Ripple CEO Brad Garlinghouse has revealed that the company came perilously close to shutting down rather than engaging in a legal battle with the SEC. The lawsuit, initiated in 2020, alleged that Ripple sold XRP as an unregistered security, placing significant pressure on the company and its leadership.
During a recent talk at the University of Kansas School of Business, Garlinghouse recounted the feelings of uncertainty that surrounded the company's future. He explained that he and co-founder Chris Larsen had to consider all possibilities, including the option to simply dissolve Ripple and distribute its remaining XRP holdings back to shareholders. This approach, while seemingly straightforward, would have meant the loss of numerous jobs and a major setback for their eight-year mission to revolutionize global payments.
Garlinghouse noted the immense burden on him personally, having met SEC officials several times without legal representation. The ambiguity surrounding XRP's status as a security complicated matters further, leaving Ripple's future hanging in the balance. He remarked, "I’m glad in retrospect, but that was not obvious at the time," reflecting on the difficult decision to fight against the SEC.

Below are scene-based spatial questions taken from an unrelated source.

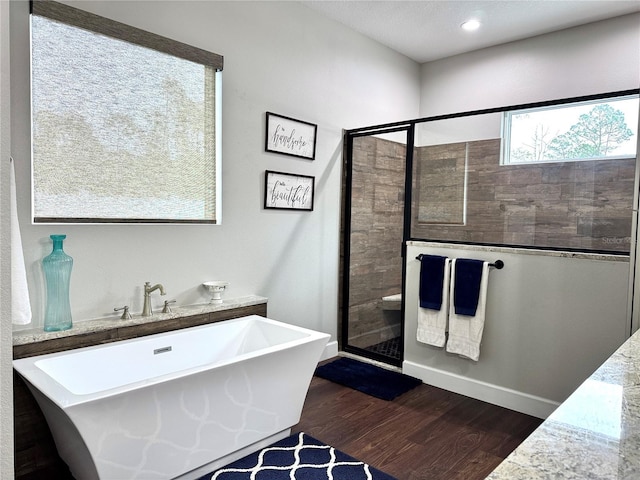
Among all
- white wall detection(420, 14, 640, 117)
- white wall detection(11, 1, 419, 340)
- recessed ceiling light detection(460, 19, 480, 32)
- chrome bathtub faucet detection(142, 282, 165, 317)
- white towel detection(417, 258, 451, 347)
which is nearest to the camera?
white wall detection(11, 1, 419, 340)

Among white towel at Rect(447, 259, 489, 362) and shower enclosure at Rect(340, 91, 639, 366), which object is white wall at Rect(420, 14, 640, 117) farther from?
white towel at Rect(447, 259, 489, 362)

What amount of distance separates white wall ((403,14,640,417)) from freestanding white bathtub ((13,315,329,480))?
1.36 meters

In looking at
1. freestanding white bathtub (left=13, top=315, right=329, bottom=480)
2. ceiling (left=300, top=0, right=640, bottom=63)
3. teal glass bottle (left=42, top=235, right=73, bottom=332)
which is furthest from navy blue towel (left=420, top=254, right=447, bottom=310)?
teal glass bottle (left=42, top=235, right=73, bottom=332)

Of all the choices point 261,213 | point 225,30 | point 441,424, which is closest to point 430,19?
point 225,30

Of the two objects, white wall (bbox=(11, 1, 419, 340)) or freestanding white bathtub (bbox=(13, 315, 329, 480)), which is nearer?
freestanding white bathtub (bbox=(13, 315, 329, 480))

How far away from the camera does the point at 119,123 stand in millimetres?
2631

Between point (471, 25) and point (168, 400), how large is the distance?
3.96m

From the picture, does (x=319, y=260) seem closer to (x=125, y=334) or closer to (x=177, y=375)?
(x=125, y=334)

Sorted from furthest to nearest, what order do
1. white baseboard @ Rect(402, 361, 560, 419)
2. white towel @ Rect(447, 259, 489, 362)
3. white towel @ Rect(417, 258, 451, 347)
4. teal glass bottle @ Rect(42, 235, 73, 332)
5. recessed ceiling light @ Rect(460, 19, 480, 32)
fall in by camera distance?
recessed ceiling light @ Rect(460, 19, 480, 32), white towel @ Rect(417, 258, 451, 347), white towel @ Rect(447, 259, 489, 362), white baseboard @ Rect(402, 361, 560, 419), teal glass bottle @ Rect(42, 235, 73, 332)

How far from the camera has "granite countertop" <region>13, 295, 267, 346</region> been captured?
2219 millimetres

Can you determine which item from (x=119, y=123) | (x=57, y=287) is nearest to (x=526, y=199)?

Critics have raised questions about the authenticity of Ripple's precarious position, arguing that a multi-billion-dollar firm couldn’t collapse so abruptly. However, David Schwartz, Ripple's CTO Emeritus, confirmed that the threat was indeed significant, fueled by discouraging legal advice at that time. Schwartz suggested that naming Garlinghouse and Larsen personally was a strategic move aimed at breaking their resolve and pressuring the company into a swift settlement.
In light of these challenges, Ripple's leadership chose to persevere, a decision that has led to significant advancements in the blockchain sector. As the case unfolded, it not only shaped Ripple's trajectory but also impacted the broader cryptocurrency landscape.
This article is for informational purposes only and does not constitute financial advice.